When I was still in high school an Army recruiter visited and gave a short presentation to a bunch of disinterested, super-cynical New York Public School students. The recruiter, in his sharply pressed BDUs and shiny black boots paced back and forth in front of us. He spoke about the Montgomery GI Bill and the opportunity to travel abroad. When those carrots didn’t pique anyone’s interest, he spoke about the opportunity to jump out airplanes for a living. I shot my hand up and reminded him that this was 1999, and asked him if the concept of airborne forces weren’t outdated, because, you know, missiles. Like a true professional, he fielded my question and spoke at length of the esprit de corps of the airborne community and he explained the importance of maintaining the airborne “forced entry” capability. I felt smug, having bested the poor recruiter.
A couple of years later I would be jumping out of airplanes.

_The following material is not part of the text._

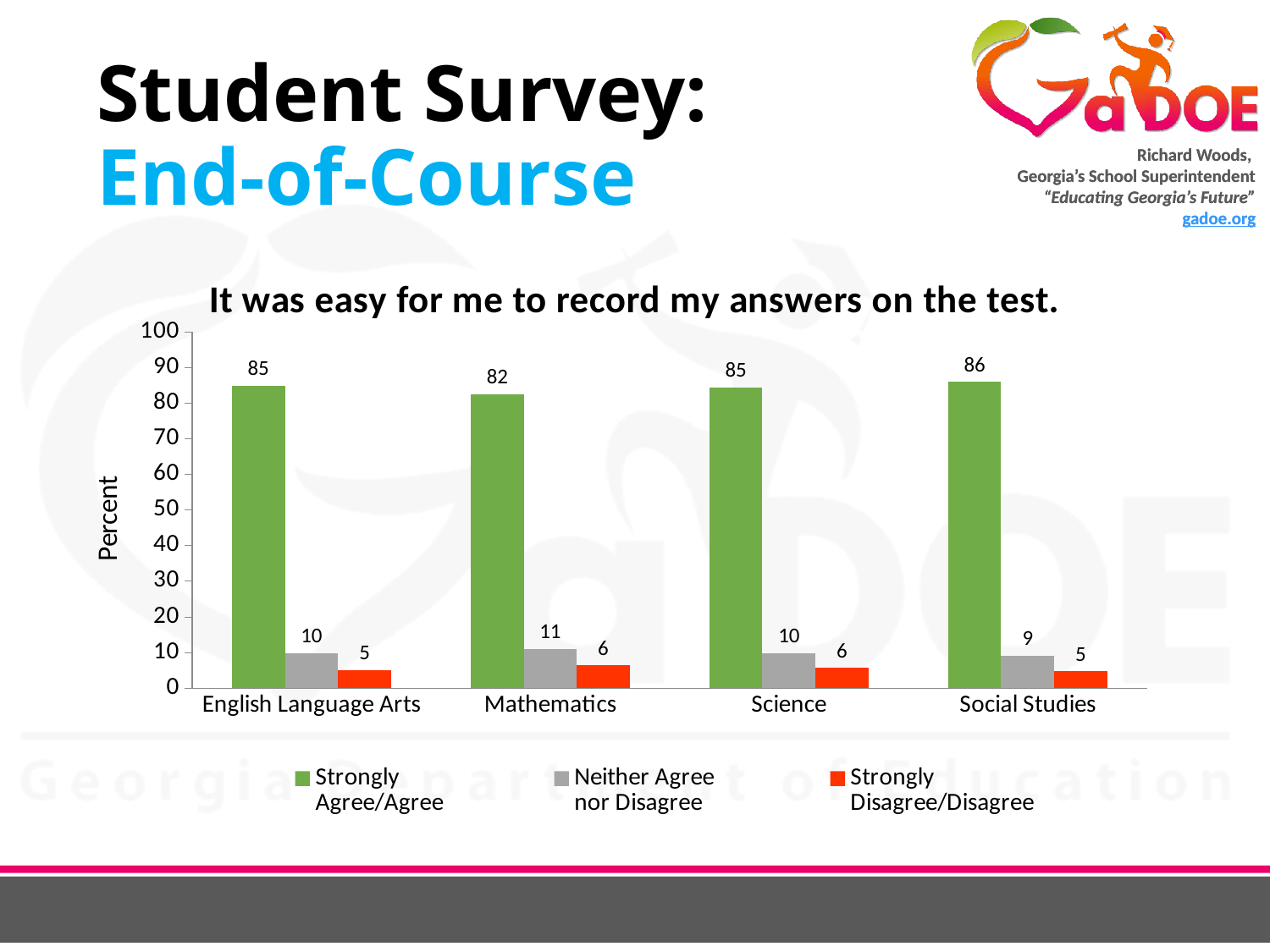
Which subject has the highest Strongly Agree/Agree value? Social Studies What is the Strongly Agree/Agree value for Mathematics? 82 What is the Strongly Disagree/Disagree value for Science? 6 What is the difference between the Strongly Agree/Agree values for Social Studies and Mathematics? 4 Which is larger, the Neither Agree nor Disagree value for Mathematics or for Social Studies? Mathematics Which subject has the lowest Strongly Agree/Agree value? Mathematics How many subjects are shown on the x axis? 4 What is the Neither Agree nor Disagree value for Social Studies? 9 What is the title of the chart? It was easy for me to record my answers on the test. How many series does the legend list? 3 What kind of chart is shown on the slide? bar chart Is the Strongly Agree/Agree value for English Language Arts greater or less than 80? greater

When Failure Thrives, which explores the concept of airborne forces in the Soviet Union, the UK, and the US, is the inaugural publication of The Army Press, which just recently popped up. As their mission states:
The Army Press is a single organization that serves as the Army’s focal point for identifying, encouraging, and coaching prospective authors to publish original contributions on history, policy, doctrine, training, organization, leader development, and the Army Profession. The Press’ programs and products enable scholarship, facilitate professional dialogue, and promote a fuller understanding of the Profession of Arms for uniformed and civilian members of the DoD and JIIM communities.

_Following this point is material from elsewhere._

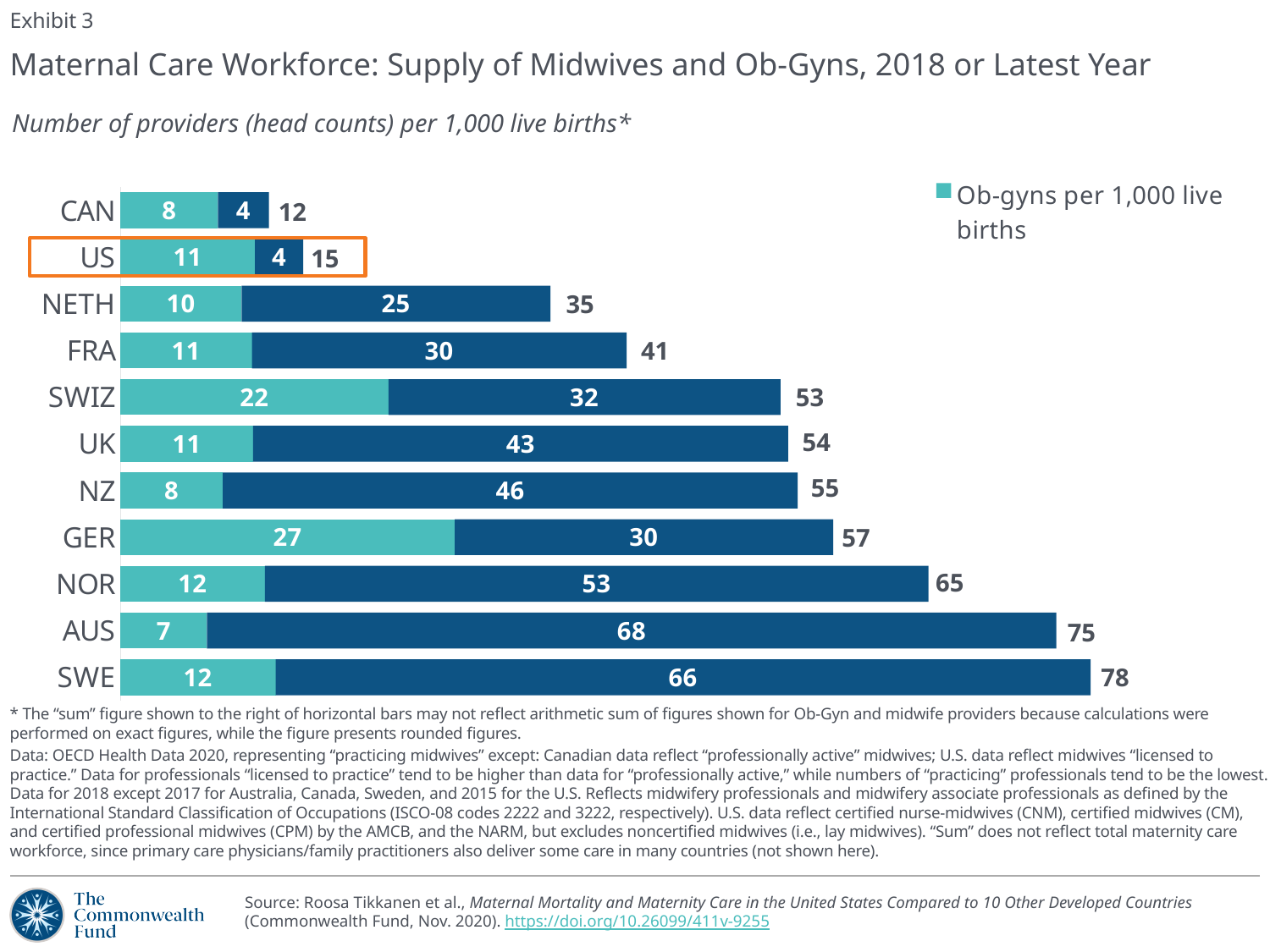
What is the sum figure shown to the right of the bar for the US? 15 What is the difference between the dark blue segment values for UK and NZ? 3 What is the value of the dark blue segment for AUS? 68 What is the value of Ob-gyns per 1,000 live births for SWIZ? 22 Which country has the lowest sum figure? CAN What is the sum figure shown to the right of the bar for SWE? 78 What is the value of Ob-gyns per 1,000 live births for GER? 27 Which country's bar is highlighted with an orange outline? US What type of chart is shown on the slide? stacked bar chart How many countries are shown in the chart? 11 Which country has the highest value of Ob-gyns per 1,000 live births? GER Which country has the highest sum figure? SWE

It’s a fascinating examination, and it captures a lot of the barracks banter that will be familiar to anyone who served in the airborne, only, it’s backed up with facts. In the case of the American airborne community, its ability to exist is in large part due to the initial investment of talent and resources during World War II, the ongoing redefining of the airborne’s mission (The Pentomic Division, lol), and the strong patronage of current and former paratroopers.

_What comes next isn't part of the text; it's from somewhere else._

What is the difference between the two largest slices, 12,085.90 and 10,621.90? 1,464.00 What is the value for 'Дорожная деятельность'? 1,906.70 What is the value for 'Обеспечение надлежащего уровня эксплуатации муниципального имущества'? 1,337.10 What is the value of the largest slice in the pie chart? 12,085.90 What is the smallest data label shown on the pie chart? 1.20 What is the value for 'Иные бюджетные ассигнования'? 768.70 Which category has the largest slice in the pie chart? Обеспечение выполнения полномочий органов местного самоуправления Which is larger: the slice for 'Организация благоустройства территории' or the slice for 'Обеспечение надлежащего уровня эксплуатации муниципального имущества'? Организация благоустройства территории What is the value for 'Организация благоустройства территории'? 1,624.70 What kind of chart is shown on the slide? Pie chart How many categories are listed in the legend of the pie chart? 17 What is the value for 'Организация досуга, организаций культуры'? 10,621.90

What I found really interesting is just how unsuccessful airborne forces have been over the past century (more failures than successes) and even when measured by historians aiming to gauge combat efficiency, airborne forces don’t perform any better than their conventional counterparts. For all the shit-talking that goes on, there just really isn’t a lot of data to back it up.
And as a friend and mentor once said to me, the hurdle to get into your traditional airborne units isn’t very challenging – it’s 3-weeks of airborne school and you’re in.